Recently, the Bloomberg editorial board called for the Biden administration to “scrap the Space Launch System,” asking, “Why is the U.S. government building a space rocket?”

“No doubt, the era of government spacefaring had its glories,” the editorial read. “But space is now a $424 billion business, with U.S. companies at its forefront. The new administration should embrace this revolution — and bring the power of private enterprise to bear in crossing the next cosmic frontier.”

Some high-level NASA officials, including former NASA Administrator Jim Bridenstine, have indicated that if the commercial sector can develop lower cost alternatives, the space agency would have no choice but to consider those instead. NASA has already shifted one major mission from SLS — recently it announced that a commercial rocket, and not SLS, as Congress had mandated for years, would launch the Europa Clipper spacecraft that would study Jupiter’s moon.

NASA has always relied on contractors to build its hardware — from the Apollo Lunar module built by Grumman to the Space Shuttle, built largely by North American Rockwell. But NASA defined the precise requirements, took ownership of the spacecraft and operated them. That is not the case with many of its programs today. It works alongside the companies to validate their rockets and spacecraft and ensure they meet the agency’s safety standards. But the hardware and the launch procedures remain in private hands.

The private astronaut mission, dubbed Inspiration4, marks the next iteration in this transition. Isaacman, the billionaire founder and chief executive of Shift4Shop, a payments technology company, paid an undisclosed sum for the SpaceX flight. Isaacman, an accomplished pilot, will occupy one of the four seats. Another will go to Hayley Arceneaux, a 29-year-old physician assistant at St. Jude Children’s Research Hospital. The third is to be raffled off as part of a fundraising effort for the hospital. And the fourth seat will go to the winner of a competition among entrepreneurs who use Shift4Shop’s platform. Isaacman has donated $100 million to St. Jude and hopes the fundraising effort will match that.

“We will, of course, coordinate this with NASA,” Musk said on a call with reporters earlier this month to discuss the mission. “NASA has been briefed on this and is supportive.”

But it will be SpaceX and the crew that will determine the flight parameters and training requirements, not NASA. “Wherever you want to go, we’ll take you there,” Musk said to Isaacman on the call.

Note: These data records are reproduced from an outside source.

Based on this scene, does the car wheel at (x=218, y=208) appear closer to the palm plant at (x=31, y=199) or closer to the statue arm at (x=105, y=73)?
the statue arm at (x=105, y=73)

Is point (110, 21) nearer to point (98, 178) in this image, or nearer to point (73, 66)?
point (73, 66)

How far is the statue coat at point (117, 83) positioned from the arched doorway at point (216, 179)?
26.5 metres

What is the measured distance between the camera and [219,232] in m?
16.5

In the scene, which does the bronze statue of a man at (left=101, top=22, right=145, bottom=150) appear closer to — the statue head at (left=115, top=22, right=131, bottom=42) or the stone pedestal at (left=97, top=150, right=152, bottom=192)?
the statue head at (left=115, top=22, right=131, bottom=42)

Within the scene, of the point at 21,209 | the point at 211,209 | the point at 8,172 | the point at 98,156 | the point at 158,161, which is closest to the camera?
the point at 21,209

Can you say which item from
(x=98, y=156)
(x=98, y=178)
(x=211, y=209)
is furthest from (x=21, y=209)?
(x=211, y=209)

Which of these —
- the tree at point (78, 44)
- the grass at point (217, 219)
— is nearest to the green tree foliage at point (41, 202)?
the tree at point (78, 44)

That mission will be followed by a second flight made up entirely of civilians — three wealthy business executives, who are each paying $55 million, in addition to the commander, Michael Lopez-Alegria, a former NASA astronaut who now serves as a vice president at Axiom. Instead of spending a few days inside SpaceX’s Dragon spacecraft, which has about as much interior room as a large SUV, they will fly to the International Space Station. They will spend eight days there before flying back.

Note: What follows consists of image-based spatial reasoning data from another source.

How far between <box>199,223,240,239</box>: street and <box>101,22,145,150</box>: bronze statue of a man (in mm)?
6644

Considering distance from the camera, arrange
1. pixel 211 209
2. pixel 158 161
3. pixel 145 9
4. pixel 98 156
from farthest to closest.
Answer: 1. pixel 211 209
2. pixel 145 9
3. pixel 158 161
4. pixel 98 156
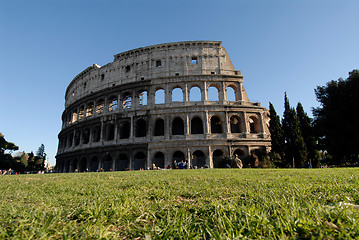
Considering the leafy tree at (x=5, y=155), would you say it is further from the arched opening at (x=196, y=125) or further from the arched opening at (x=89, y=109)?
the arched opening at (x=196, y=125)

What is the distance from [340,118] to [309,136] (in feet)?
13.7

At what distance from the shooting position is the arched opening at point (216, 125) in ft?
86.6

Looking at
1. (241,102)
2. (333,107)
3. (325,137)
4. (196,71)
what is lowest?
(325,137)

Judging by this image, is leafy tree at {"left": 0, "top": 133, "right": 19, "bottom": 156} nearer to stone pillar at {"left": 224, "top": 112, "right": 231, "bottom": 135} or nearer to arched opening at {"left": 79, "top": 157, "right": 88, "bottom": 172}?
arched opening at {"left": 79, "top": 157, "right": 88, "bottom": 172}

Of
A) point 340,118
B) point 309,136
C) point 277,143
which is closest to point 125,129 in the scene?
point 277,143

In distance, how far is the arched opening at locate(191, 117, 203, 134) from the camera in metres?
26.5

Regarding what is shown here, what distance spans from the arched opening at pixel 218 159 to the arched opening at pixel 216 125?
3.07 m

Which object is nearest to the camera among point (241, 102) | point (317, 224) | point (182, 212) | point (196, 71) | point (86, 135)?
point (317, 224)

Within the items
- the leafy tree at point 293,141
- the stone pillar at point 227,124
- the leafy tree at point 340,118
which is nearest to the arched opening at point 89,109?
the stone pillar at point 227,124

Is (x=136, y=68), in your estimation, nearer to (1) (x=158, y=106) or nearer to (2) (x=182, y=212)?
(1) (x=158, y=106)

Ultimately, Axiom’s goal is even bigger — to build a space station of its own. The ISS is getting old and will need to come down at some point. NASA has said that it would eventually get out of the space station business — and outsource that to the private sector as well. Axiom is one of the leading candidates to build the successor.

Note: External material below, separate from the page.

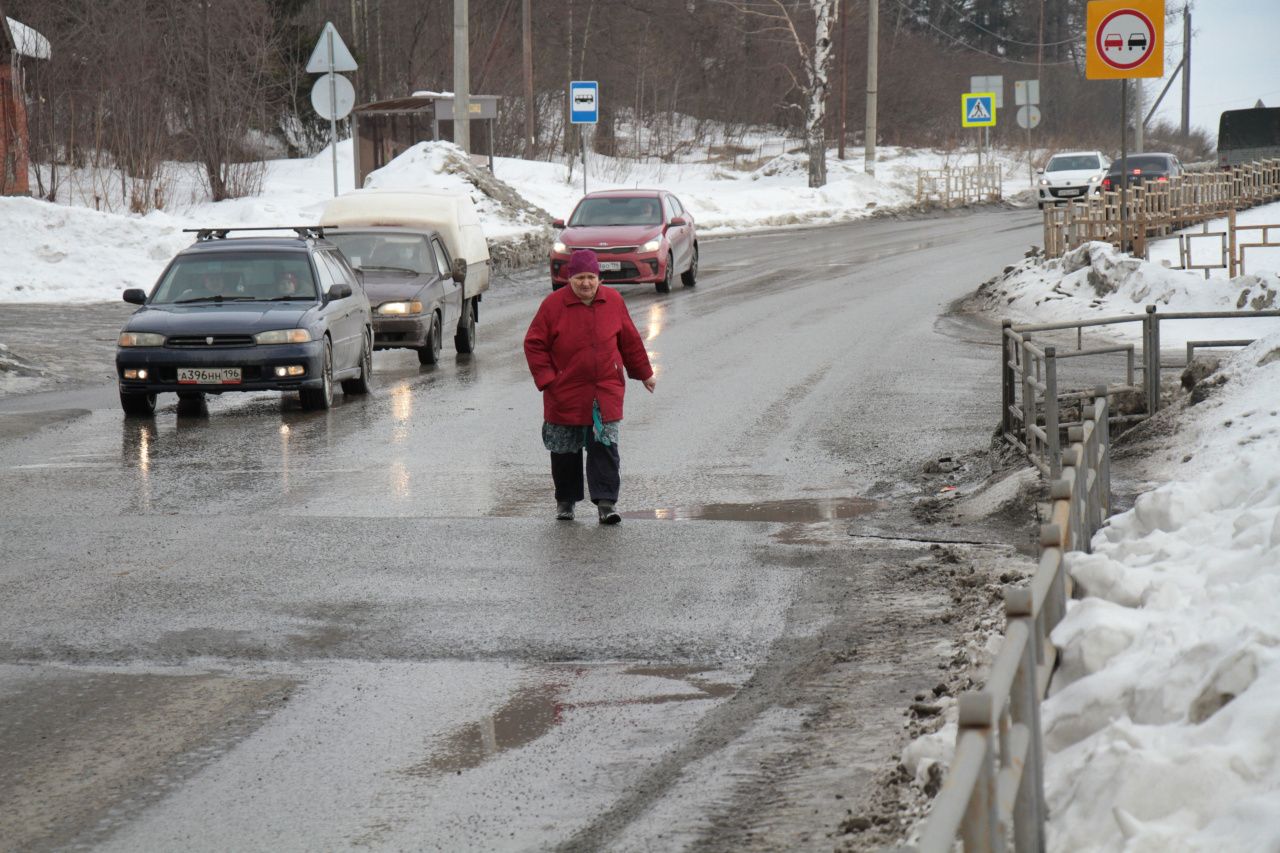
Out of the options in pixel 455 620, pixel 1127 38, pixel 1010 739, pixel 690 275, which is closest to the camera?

If Axiom is successful, it could then proceed to its ultimate goal: charter missions of private citizens, flying on private rockets to a private space station with little to no involvement from NASA.

After that flight, the spaceplane’s designer, Burt Rutan, held up a sign that he hoped would portend a new space age, one where human spaceflight was not dependent on NASA.

“SpaceShipOne,” it read. “Government Zero.”